The article proposes a recipe for becoming a love “master” instead of a love “disaster” by responding the right way to what Gottman calls your partner’s “bids for connection.” A “bid” is when your lover points out your kitchen window and marvels, “Look at that beautiful bird outside!” You could go “Wow!” and get binoculars (an active “turn-towards”); mumble “Huh,” and keep reading your newspaper (a passive reaction, less good); or say, “I’m sick of your fucking birds. What about the broken garage door?” Gottman found that masters turn towards their partners’ bids 87 percent of the time. Love, he concluded, comes down to “a habit of mind.”

I’ve been married for less than a year, but that anniversary doesn’t really count for me; we’ve been together for 12, so. Friends who know both of us often comment on how perfect we are for each other, and friends who only know me often comment on how he must be a saint, and neither assessment is wrong, exactly, but there is a whole lot of other shit at work that I still haven’t been able to properly define. Maybe in another 12 years.

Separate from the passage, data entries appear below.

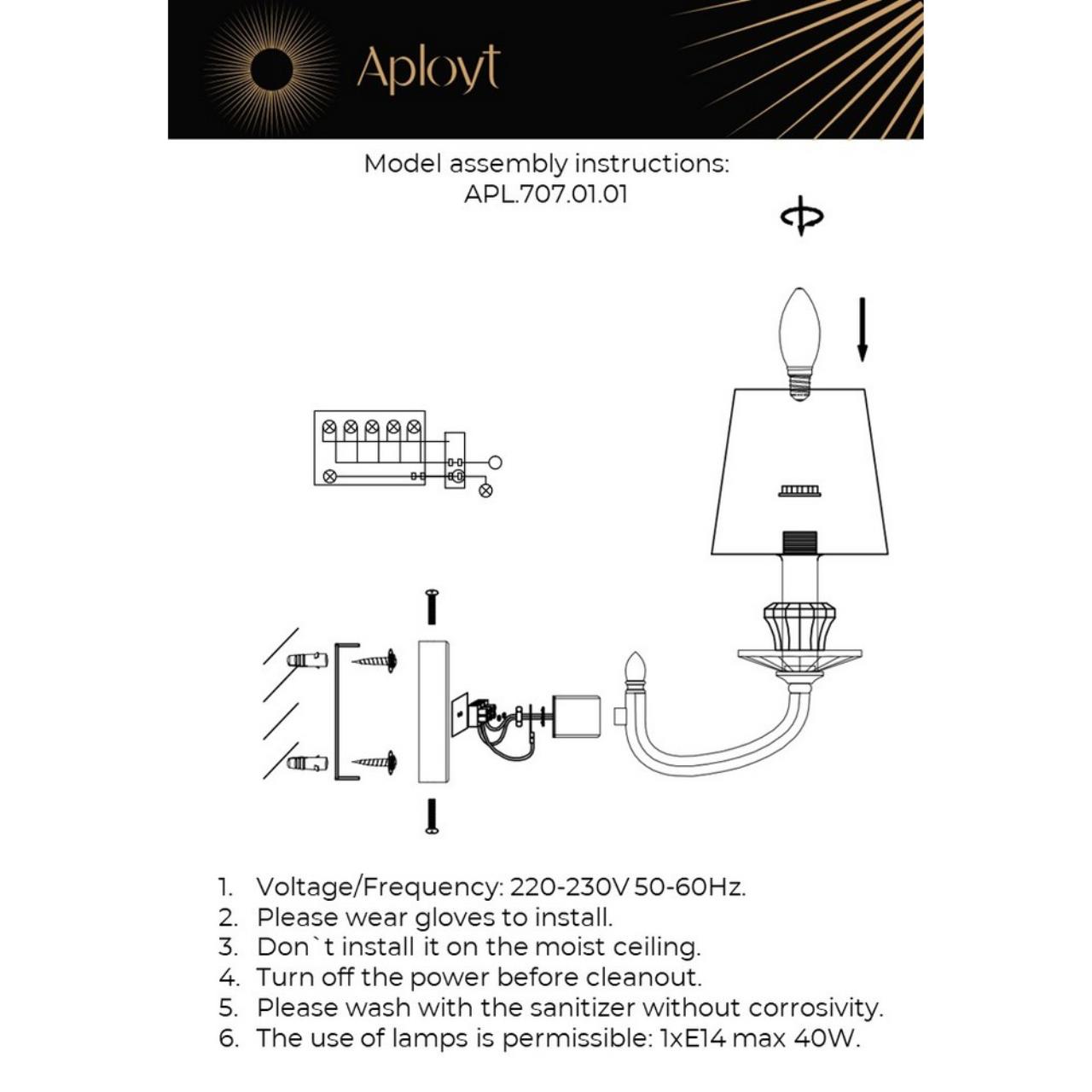 Aployt

Model assembly instructions:
APL.707.01.01

1. Voltage/Frequency: 220-230V 50-60Hz.
2. Please wear gloves to install.
3. Don`t install it on the moist ceiling.
4. Turn off the power before cleanout.
5. Please wash with the sanitizer without corrosivity.
6. The use of lamps is permissible: 1xE14 max 40W.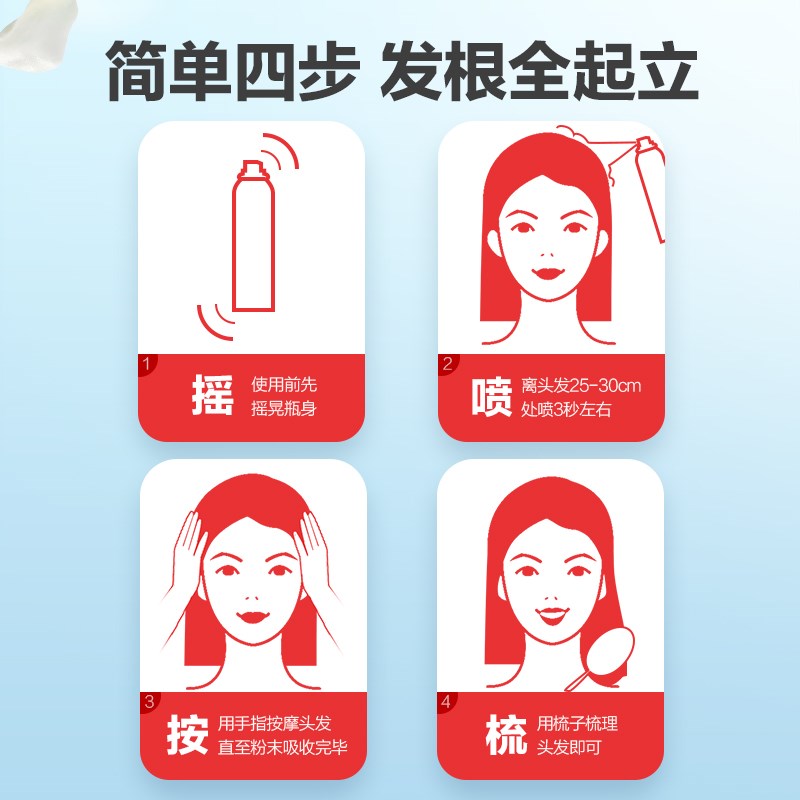 简单四步 发根全起立

1
摇 使用前先
摇晃瓶身

2
喷 离头发25-30cm
处喷3秒左右

3
按 用手指按摩头发
直至粉末吸收完毕

4
梳 用梳子梳理
头发即可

I don’t necessarily agree that length is what defines a successful relationship, only because I don’t know if success is what a relationship’s goal should be — is a relationship a mathematical equation that produces a sum? — but Eve Fairbank’s excellent essay on Highline about the psychologists and social scientists trying to quantify and predict how two people can form a loving, lasting union provides some fascinating attempts to answer that question.